Direction
Copy the entries below exactly. Images do not belong in the copy.

========

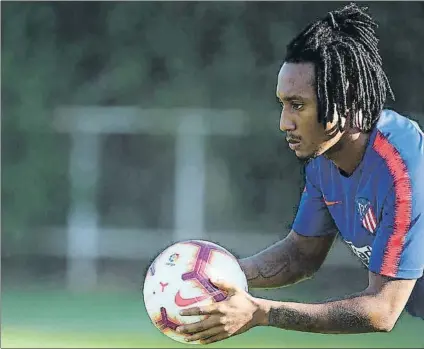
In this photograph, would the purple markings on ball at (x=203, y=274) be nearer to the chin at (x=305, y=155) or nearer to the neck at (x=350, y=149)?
the chin at (x=305, y=155)

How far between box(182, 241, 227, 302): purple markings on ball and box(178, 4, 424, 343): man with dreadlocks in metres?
0.16

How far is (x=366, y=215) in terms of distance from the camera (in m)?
5.26

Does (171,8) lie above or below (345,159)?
above

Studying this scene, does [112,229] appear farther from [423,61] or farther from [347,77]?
[347,77]

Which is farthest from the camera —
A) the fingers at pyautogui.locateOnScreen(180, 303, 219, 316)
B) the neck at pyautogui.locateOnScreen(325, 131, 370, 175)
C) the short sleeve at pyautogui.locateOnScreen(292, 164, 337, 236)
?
the short sleeve at pyautogui.locateOnScreen(292, 164, 337, 236)

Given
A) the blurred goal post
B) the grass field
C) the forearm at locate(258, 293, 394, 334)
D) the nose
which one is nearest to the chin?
the nose

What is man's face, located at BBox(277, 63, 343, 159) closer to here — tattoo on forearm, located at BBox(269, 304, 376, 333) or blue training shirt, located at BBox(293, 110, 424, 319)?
blue training shirt, located at BBox(293, 110, 424, 319)

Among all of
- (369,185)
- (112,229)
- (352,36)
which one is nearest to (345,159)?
(369,185)

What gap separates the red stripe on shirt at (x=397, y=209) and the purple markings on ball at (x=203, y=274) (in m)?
0.81

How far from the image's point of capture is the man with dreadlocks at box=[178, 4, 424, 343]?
16.2ft

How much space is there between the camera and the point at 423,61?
15766 millimetres

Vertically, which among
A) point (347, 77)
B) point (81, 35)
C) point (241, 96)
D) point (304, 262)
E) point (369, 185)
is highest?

========

Final result
In this photograph, would the purple markings on ball at (x=203, y=274) be nearer to the chin at (x=305, y=155) or nearer to the neck at (x=350, y=149)?
the chin at (x=305, y=155)

How far between box(182, 241, 227, 302): purple markings on ball and box(178, 4, 424, 343): man with dreadlocks in metres?
0.16

How far is (x=366, y=215) in terms of distance from the camera (in m)?
5.26

Does (171,8) lie above or below (345,159)?
above

Studying this scene, does [112,229] appear farther from [423,61] or farther from [347,77]?
[347,77]

Which is farthest from the camera —
A) the fingers at pyautogui.locateOnScreen(180, 303, 219, 316)
B) the neck at pyautogui.locateOnScreen(325, 131, 370, 175)
C) the short sleeve at pyautogui.locateOnScreen(292, 164, 337, 236)
?
the short sleeve at pyautogui.locateOnScreen(292, 164, 337, 236)

Given
A) the blurred goal post
B) the grass field
C) the forearm at locate(258, 293, 394, 334)
D) the nose
which one is nearest to the chin?
the nose

What is man's face, located at BBox(277, 63, 343, 159) closer to here — tattoo on forearm, located at BBox(269, 304, 376, 333) or blue training shirt, located at BBox(293, 110, 424, 319)?
blue training shirt, located at BBox(293, 110, 424, 319)

Among all of
- (369,185)
- (112,229)
- (352,36)
which one is nearest to (345,159)?
(369,185)

What gap separates the red stripe on shirt at (x=397, y=209) and the purple markings on ball at (x=203, y=274) (in m)?
0.81

How far from the image's point of capture is the man with dreadlocks at box=[178, 4, 424, 343]?
16.2ft

How much space is there between the camera and the point at 423,61?
15766 millimetres

Vertically, which among
A) point (347, 77)
B) point (81, 35)
C) point (241, 96)
D) point (304, 262)
E) point (369, 185)
is highest?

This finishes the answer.